それがなくなっただけで、どうってことはない。
寧ろ鬱陶しく思っていたはずなのに……。
テレビを観ているのも飽きてきて、元々大人数が得意ではなかった和幸は静かにリビングを抜け出すと玄関先で煙草を取り出した。
扉に隔たれているとはいえ暖房のない場所での一服は寒さで身震いさせられるが、幼い子供がいる手前、食事の場で煙草を吸うのは気が引けた。
和幸は身を縮こませながら玄関先の戸棚の上に灰皿を置き、上り框に腰を掛けてぼんやりと玄関扉上の小窓を眺めながら煙草に火をつける。

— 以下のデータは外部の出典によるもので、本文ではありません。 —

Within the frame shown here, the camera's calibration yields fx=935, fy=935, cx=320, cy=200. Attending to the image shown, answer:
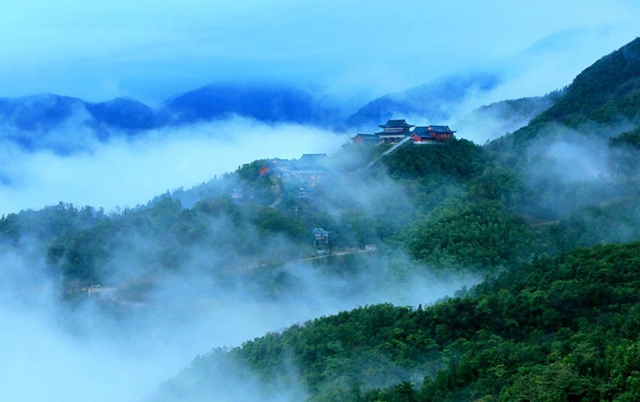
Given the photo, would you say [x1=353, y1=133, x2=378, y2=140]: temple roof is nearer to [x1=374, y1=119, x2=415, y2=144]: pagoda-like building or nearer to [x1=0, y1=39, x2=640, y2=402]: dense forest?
[x1=374, y1=119, x2=415, y2=144]: pagoda-like building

煙草を燻らせながら頭に浮かべるのは慎文のことばかりだった。
こんなに奴に話し掛けられないのは寂しいことだったのだろうか。
「和幸も吸うのか」
「康孝さん……。ええ、はい」
玄関先の電気がつけられ、振り返ると慎文の兄の康孝が煙草の箱を手に和幸の元へと向かって来ていた。
「寒っ。オヤジも煙草より酒だし、娘達いるところで吸うと嫁が嫌がるからさ喫煙者は肩身がせまいよなー」なんて呟きながら玄関戸棚の直ぐ隣の壁に寄りかかると、煙草を咥えて火をつける。
「どうだ?久々の年末は?」
「相変わらず、賑やかですね」
「だろ?たまにはいいだろ。仕事忙しいかもしれないけどさ、定期的に帰ってやれよ」
「まぁ……。はい」
屈託のない笑みを浮かべながら問うてくる康孝は、慎文と一回り離れているとはいえども何処か似ている所があって兄弟と言われれば納得できる。

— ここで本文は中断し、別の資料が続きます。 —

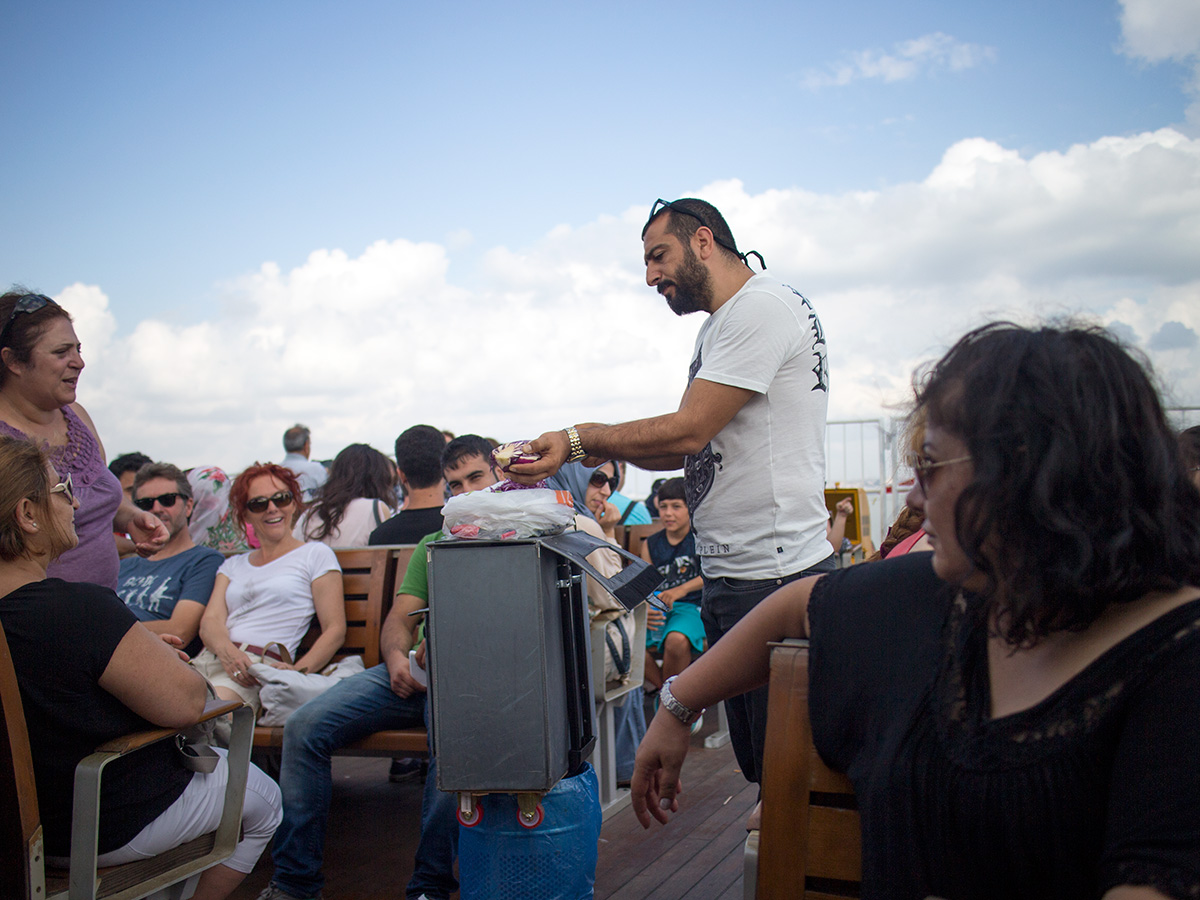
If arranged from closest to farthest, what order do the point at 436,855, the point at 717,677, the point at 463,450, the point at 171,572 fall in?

「和幸も見ない間に、大人になったな。最後に見たのいつだ?和幸が高校生のときじゃなかったっけ?」
「そんな前でしたか?」
「ああ、和幸は制服着ていたイメージしかなかったからな」
確かにその辺りから慎文を警戒するようになり、年末の集まりにも顔を出さなくなっていた。
康孝とは特別に親交が深いわけではなかったし、それくらい前の話だと言われてもおかしくはなかった。